La religion, qui recherche la chose en soi, l’être derrière les choses, en rehaussant l’être, a rabaissé les phénomènes. Elle a établi le principe que les hommes sont tous des pécheurs, mettant l’individu dans la position d’une perpétuelle recherche de son moi idéal à l’extérieur de lui-même. Contre cette aliénation, Stirner propose un autre principe :

« Nous sommes tous parfaits ! Nous sommes en effet à chaque instant tout ce que nous pouvons être et n’avons jamais besoin d’être plus. N’étant affligés d’aucun manque, le péché n’a pour Nous aucun sens : que l’on Me montre encore un pécheur dans le monde, à partir du moment où plus personne ne doit agir pour la satisfaction d’un être supérieur ! »

La religion, sous toutes ses formes et au sens large, est donc la cause de la domination des hommes. La hiérarchie durera aussi longtemps que l’on croira à des principes, tant qu’on continuera même à simplement à y penser.

La religion de l’Etat et de la démocratie…

Mais dès lors qu’une religion se définit par le simple fait d’ériger une idée en principe supérieur, l’Eglise et l’Etat ont fondamentalement une même nature : la religion comme la politique donnent à l’homme pour mission de réaliser une essence qui lui est extérieure, la foi, la morale, la liberté, l’humanité… Religion et politique veulent faire l’ « homme véritable ». A la foi de l’Eglise correspond la morale pour l’Etat : elle donne la norme, qui se traduit au sein de la société dans les lois qui sont sacrées. L’Etat agit en dominateur tout comme l’Eglise autrefois : l’un repose sur la piété, l’autre sur la morale. Comme les autres institutions « religieuses », il veut façonner l’homme selon ses propres règles, en sacrifiant sa particularité au sacré. Quiconque veut être lui-même est donc son ennemi, et n’ « est rien », au sens où il ne lui confiera aucune position en son sein. Notre éducation a pour objet de faire de l’individu un instrument utilisable, un « membre utile de la société ». Dès l’enfance on nous inculque les choses sacrées, qui deviennent extrêmement difficile à remettre en question par la suite. En quelques sortes, « on déclare les jeunes gens majeurs quand ils chantent sur le même air que les vieux. »

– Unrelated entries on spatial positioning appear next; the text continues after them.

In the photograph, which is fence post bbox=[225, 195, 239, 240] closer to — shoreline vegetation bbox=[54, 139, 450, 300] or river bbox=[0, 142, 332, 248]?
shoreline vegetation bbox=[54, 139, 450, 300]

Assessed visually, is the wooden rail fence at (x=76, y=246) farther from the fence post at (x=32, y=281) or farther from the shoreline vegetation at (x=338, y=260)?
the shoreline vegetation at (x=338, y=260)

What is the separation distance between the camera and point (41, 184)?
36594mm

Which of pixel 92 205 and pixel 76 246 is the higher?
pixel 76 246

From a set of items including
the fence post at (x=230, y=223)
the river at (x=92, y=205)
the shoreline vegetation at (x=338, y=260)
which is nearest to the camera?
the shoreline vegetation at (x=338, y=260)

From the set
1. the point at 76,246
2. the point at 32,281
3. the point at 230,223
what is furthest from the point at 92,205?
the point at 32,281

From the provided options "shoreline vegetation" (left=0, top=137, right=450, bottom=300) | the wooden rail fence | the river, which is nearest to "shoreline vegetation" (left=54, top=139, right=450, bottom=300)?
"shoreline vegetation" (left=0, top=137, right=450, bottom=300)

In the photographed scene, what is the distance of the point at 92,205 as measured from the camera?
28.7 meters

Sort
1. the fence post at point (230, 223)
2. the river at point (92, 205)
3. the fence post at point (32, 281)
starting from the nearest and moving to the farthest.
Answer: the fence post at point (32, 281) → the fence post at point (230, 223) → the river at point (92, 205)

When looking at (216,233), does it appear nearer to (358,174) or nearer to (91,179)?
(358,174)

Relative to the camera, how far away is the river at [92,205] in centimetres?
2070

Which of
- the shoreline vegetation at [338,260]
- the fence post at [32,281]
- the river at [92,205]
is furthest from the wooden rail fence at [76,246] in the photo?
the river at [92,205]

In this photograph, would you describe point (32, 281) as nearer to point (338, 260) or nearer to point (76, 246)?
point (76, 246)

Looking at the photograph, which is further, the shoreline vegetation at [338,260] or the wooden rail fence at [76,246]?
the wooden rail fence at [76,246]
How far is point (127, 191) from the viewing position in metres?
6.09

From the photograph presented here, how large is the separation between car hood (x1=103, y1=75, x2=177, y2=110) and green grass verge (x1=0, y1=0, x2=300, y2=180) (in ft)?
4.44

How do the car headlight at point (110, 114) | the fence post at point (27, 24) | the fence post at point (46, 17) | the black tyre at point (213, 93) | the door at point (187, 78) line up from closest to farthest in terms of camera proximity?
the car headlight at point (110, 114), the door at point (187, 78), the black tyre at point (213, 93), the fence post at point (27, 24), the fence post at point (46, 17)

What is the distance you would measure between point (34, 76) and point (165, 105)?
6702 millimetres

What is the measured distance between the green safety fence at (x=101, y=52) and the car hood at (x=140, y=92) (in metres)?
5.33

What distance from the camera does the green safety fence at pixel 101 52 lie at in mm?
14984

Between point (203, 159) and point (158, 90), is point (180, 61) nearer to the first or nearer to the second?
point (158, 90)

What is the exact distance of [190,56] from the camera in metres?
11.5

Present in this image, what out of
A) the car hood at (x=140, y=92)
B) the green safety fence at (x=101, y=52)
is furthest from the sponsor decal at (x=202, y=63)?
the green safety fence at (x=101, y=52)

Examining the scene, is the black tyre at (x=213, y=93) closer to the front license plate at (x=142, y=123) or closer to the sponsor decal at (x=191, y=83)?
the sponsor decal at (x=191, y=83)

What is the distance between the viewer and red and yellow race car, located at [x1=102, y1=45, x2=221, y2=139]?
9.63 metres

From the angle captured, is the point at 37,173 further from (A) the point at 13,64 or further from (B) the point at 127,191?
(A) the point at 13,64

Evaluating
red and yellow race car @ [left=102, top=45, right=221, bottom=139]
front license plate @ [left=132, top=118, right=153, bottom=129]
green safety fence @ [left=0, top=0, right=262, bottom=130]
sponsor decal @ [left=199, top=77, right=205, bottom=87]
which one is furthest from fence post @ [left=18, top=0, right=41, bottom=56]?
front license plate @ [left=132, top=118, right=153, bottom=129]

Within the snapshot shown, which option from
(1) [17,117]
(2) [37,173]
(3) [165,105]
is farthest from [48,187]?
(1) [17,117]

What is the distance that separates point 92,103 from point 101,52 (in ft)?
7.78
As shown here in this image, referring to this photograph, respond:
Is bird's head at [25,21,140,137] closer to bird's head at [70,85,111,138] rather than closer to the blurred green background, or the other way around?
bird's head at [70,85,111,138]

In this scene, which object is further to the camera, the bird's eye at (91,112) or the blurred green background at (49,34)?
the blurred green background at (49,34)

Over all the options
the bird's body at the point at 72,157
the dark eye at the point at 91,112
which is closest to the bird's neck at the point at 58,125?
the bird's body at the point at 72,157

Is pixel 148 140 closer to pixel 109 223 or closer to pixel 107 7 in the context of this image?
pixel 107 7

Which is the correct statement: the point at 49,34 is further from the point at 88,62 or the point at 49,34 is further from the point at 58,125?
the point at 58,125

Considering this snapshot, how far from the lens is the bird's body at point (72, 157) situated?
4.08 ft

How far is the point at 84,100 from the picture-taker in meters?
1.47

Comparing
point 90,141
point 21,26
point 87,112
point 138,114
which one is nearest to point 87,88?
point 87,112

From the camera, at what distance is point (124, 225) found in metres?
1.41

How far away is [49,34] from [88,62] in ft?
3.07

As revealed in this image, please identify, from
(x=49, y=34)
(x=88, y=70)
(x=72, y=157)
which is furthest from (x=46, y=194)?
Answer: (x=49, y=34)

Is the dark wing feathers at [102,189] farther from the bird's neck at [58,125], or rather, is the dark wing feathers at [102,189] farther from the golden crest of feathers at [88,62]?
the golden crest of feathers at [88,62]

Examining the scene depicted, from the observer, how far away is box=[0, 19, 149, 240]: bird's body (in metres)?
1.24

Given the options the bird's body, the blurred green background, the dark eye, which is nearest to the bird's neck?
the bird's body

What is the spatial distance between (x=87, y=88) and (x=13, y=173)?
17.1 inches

Le combat anarchiste contre l’Etat se mène donc contre l’association qu’il représente. Cette association est inconcevable pour Stirner, car elle suppose le sacrifice de la particularité, et donc de l’individu, au profit d’une idée générale, d’un sacré. Et la gouvernance du peuple n’est pas plus enviable que celle du despote, puisque le Peuple, en tant que puissance impersonnelle, spirituelle, est un fantôme et non un Moi, et se situe au-dessus de Moi, imposant l’idéal vers lequel Je dois tendre. Notons qu’il en va de même du Parti, qui est un Etat dans l’Etat, dès le moment où il rend l’adhésion à certains principes obligatoire. Je ne suis donc libre dans aucun Etat, tout Etat élimine ce qui lui nuit, et un Etat qui tolère ce qui ne lui nuit pas ne vaut pas mieux que la dictature : c’est le même despotisme pour l’individu, avec un aspect plus estimable, qui masque sa vraie nature. Avec la Révolution Française et l’arrivée de la démocratie bourgeoise, seul l’idéal de l’Etat a changé, il est devenu « liberté du peuple ». L’individu est simplement devenu un « protestant de la vie politique », en ce qu’il a maintenant un rapport plus direct avec son Dieu.

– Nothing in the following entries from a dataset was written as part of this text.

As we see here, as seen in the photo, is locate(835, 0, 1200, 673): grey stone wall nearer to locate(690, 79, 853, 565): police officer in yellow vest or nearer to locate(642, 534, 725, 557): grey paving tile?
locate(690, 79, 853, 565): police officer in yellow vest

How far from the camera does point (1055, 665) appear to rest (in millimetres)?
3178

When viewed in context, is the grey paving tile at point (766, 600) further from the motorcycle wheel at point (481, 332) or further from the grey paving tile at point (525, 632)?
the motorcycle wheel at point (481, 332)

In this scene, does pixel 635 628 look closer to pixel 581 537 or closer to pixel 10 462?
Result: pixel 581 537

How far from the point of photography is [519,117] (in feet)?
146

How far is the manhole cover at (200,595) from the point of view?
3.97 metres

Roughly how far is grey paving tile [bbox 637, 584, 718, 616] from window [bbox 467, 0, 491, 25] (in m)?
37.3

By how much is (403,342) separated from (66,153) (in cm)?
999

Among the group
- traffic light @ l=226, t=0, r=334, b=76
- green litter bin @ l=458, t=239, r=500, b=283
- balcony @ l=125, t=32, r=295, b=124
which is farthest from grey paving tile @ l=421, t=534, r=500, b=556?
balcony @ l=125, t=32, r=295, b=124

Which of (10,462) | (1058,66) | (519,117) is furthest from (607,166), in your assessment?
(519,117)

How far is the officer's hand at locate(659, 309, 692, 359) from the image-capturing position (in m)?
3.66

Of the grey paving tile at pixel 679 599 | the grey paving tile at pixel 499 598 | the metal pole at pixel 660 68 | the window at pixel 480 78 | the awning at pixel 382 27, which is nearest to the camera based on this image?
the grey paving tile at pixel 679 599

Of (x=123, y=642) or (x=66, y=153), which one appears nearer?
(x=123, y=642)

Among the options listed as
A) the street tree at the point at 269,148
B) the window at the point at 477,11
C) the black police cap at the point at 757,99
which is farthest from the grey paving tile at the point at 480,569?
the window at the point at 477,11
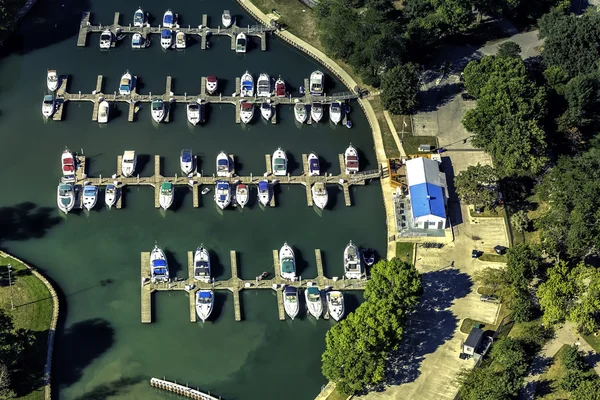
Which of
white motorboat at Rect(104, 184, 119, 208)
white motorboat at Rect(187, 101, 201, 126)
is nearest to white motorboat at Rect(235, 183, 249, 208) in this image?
white motorboat at Rect(187, 101, 201, 126)

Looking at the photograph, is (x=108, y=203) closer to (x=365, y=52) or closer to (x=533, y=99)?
(x=365, y=52)

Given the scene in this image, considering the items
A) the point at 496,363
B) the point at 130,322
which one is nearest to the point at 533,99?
the point at 496,363

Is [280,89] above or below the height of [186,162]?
above

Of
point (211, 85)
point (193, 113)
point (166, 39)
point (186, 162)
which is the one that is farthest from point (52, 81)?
point (186, 162)

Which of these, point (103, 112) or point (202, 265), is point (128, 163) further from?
point (202, 265)

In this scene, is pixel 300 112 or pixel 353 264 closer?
pixel 353 264

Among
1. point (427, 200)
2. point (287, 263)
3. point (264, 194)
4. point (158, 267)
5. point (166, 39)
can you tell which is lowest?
point (287, 263)
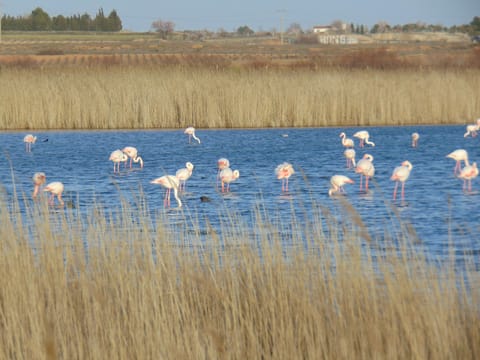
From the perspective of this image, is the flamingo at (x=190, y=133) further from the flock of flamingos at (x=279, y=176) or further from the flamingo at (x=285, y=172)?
the flamingo at (x=285, y=172)

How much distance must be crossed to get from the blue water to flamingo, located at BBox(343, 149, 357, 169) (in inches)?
4.4

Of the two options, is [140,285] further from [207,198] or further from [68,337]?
[207,198]

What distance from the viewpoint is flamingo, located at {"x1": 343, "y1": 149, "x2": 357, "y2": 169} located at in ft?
45.4

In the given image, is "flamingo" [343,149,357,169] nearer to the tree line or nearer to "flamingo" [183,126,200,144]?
"flamingo" [183,126,200,144]

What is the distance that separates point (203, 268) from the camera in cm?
561

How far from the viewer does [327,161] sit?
15117 millimetres

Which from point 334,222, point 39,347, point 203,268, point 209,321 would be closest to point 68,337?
point 39,347

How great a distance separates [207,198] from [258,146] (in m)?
6.07

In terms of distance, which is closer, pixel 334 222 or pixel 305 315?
pixel 305 315

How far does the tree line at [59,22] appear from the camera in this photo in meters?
117

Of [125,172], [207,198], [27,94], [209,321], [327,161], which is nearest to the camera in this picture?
[209,321]

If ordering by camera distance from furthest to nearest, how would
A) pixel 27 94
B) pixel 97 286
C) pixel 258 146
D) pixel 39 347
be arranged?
pixel 27 94
pixel 258 146
pixel 97 286
pixel 39 347

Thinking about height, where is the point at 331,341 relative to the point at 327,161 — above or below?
above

Le monde créé par le croyant s’appelle l’Eglise, le monde créé par l’ « Homme » s’appelle l’Etat, mais aucun de ces deux mondes n’est Mon monde, à Moi en tant qu’individu. En tant que société d’hommes, l’Etat ne peut subsister sans une morale et il doit veiller sur elle. Il est donc Mon ennemi en tant que je suis un Moi, qui n’ai que Moi en vue. Le bien-être est cette société humaine ne tient pas à cœur à l’égoïste : il ne fait que l’utiliser, et pour pouvoir l’utiliser pleinement, il le transforme en Sa propriété, c’est-à-dire le détruit pour créer à la place une association d’égoïstes.

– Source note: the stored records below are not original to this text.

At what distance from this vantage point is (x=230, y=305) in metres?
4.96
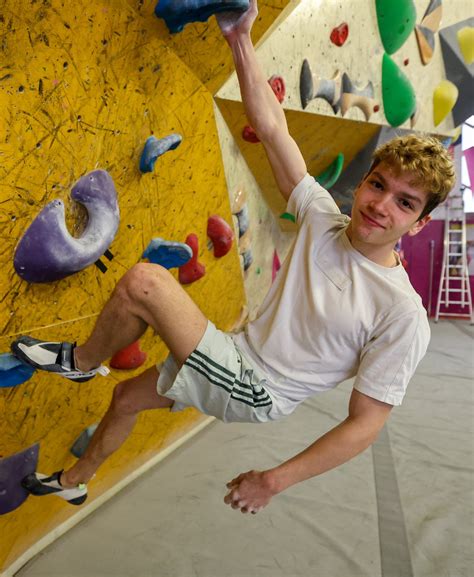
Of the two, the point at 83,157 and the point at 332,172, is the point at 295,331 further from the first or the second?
the point at 332,172

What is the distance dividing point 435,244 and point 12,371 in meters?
5.91

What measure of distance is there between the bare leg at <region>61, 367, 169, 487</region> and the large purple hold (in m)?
0.38

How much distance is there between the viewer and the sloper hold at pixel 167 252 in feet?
6.30

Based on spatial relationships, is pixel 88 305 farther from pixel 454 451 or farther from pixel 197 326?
pixel 454 451

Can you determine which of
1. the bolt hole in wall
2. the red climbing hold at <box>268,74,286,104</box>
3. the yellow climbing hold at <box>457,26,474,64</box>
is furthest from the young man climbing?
the bolt hole in wall

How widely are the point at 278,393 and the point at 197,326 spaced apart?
333 millimetres

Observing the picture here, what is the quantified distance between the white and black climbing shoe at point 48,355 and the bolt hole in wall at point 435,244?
5679 millimetres

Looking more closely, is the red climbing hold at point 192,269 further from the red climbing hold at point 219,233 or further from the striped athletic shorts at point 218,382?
the striped athletic shorts at point 218,382

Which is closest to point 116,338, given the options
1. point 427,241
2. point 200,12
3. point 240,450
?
point 200,12

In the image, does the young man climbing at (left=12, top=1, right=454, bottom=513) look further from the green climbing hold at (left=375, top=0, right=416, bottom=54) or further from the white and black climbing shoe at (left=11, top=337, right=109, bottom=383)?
the green climbing hold at (left=375, top=0, right=416, bottom=54)

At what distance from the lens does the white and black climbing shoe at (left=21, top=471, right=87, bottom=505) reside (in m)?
1.56

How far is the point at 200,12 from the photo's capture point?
1513 millimetres

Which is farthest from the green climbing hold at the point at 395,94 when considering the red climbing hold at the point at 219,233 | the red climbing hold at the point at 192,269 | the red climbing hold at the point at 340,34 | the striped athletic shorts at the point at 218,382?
the striped athletic shorts at the point at 218,382

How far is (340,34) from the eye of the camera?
265 centimetres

Mais quel est donc le but à atteindre pour l’individu stirnérien ? Nous l’avons déjà défini de manière négative : ne pas avoir sa cause hors de soi, ne pas tendre à la réalisation d’un idéal absolu transcendant. Mais ce n’est pas tout de se libérer de ce que l’on ne veut pas, encore faut-il aussi avoir ce que l’on veut. Ce qui le définit réellement, c’est sa particularité : « Mon existence et Mon être, ce que Je suis Moi-même. » L’individu est libre de ce dont il s’est débarrassé, et il est propriétaire de ce qu’il a en son pouvoir et dont il est maître. Plus que se libérer de tout, il faut avant tout se choisir Soi « comme point de départ, centre et fin. » La liberté n’est complète que lorsqu’elle est Mon pouvoir, lorsque Je deviens un moi propre. Toute liberté est essentiellement libération de soi, c’est-à-dire que Je ne peux avoir plus de liberté que Je ne M’en procure Moi-même, grâce à Ma particularité. En un mot, une liberté octroyée n’en est pas une.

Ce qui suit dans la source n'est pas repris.